MacDonald rose thoughtfully. “Is there nothing I can say to change your mind?”
White shook his head. “You have said it all. Believe me, you have done everything any man could do.”
“I know what kind of legacy I wish to leave my son,” MacDonald said. “What kind of legacy do you wish to leave yours?”
White looked at him sadly. “That’s unfair. I do what I must. Will you do what you must?”
MacDonald sighed. White saw the life go out of him and felt sad.
“Let me handle it my way,” MacDonald said. “We will continue to study the message, continue to riddle its meaning. Gradually I will shift the listening to other locations.”
“You want a chance to wait me out?” White said. “You hope for better luck with my successor?”
“Our time scale is different. The Project can wait.”

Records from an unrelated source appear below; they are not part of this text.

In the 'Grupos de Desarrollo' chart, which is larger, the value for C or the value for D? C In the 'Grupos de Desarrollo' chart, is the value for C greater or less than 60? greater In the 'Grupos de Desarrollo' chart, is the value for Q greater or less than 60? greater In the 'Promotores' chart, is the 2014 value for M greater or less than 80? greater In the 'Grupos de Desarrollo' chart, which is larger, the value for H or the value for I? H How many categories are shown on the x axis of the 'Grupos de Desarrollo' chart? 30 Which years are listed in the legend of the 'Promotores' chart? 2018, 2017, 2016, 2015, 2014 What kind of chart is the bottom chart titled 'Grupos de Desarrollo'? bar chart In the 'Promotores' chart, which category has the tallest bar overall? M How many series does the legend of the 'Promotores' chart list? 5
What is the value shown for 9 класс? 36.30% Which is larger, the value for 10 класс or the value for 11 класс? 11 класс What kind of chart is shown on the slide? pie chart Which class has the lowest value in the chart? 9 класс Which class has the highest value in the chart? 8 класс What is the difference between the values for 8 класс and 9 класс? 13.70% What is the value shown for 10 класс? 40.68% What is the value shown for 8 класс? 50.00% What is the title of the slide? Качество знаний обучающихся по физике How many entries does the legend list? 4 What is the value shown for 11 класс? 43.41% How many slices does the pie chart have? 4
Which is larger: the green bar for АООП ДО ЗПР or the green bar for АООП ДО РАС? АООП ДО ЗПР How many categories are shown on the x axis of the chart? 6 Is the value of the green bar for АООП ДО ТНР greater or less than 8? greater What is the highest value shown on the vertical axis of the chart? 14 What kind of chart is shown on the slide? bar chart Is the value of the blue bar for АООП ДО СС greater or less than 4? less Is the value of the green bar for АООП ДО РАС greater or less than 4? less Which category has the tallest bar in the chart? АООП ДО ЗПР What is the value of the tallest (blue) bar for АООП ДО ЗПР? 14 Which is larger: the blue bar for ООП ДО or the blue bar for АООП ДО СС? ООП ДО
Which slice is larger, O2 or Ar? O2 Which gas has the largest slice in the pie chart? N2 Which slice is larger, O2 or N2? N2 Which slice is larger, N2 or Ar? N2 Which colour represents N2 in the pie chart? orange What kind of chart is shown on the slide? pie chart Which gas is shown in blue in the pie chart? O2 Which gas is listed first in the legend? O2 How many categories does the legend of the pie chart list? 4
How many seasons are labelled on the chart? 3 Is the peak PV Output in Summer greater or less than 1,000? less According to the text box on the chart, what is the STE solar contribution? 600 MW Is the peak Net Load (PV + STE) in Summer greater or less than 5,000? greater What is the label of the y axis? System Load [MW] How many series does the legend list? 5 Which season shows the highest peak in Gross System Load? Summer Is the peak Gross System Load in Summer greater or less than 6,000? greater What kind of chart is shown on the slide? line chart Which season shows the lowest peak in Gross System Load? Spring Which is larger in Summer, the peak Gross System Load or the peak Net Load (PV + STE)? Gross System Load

“You have in me,” White said, “someone who still believes in change. My successor will believe in none, and his successor will want to take conditions back.” He shrugged with regret and held out his hand to be shaken, protecting automatically the way he had learned to do in campaigning. “But perhaps your way is best. Keep hoping. Keep your Project going. Keep your men working. But do not—I will put this in writing immediately even though it has been recorded by your computer—do not send an answer. I have my own men on your project and they will have their instructions.”
MacDonald hesitated and then took White’s hand. “I’m sorry,” he said.
White didn’t know why MacDonald was sorry. Perhaps he was sorry that he had to preside over the betrayal of the Project. Perhaps he was sorry for a President who had to compromise himself and his country’s ideals. Perhaps he even mourned for the human race, for whom there would be no more messages from the stars. He might even feel unhappy for the Capellans who would receive no answer to their hopeful message.
“I never asked you,” White said, “what you would have answered if you had been permitted to send an answer.”
MacDonald reached past White and picked up the last sheet of paper of his desk. He handed it to White.
“It’s simple and obvious.” He paused, added: “Anticryptography. It’s not even very original. Bernard Oliver suggested something like this more than fifty years ago. It tries to tell the Capellans pretty much what they told us: who we are, where we live, what we call ourselves, how we breed, how we think.”
White looked at the paper.
“You’re holding it sideways,” MacDonald said. “We had to stretch it out the other way to keep the same grid dimensions.”
White turned the sheet of paper around and looked at it for several seconds. He began to laugh.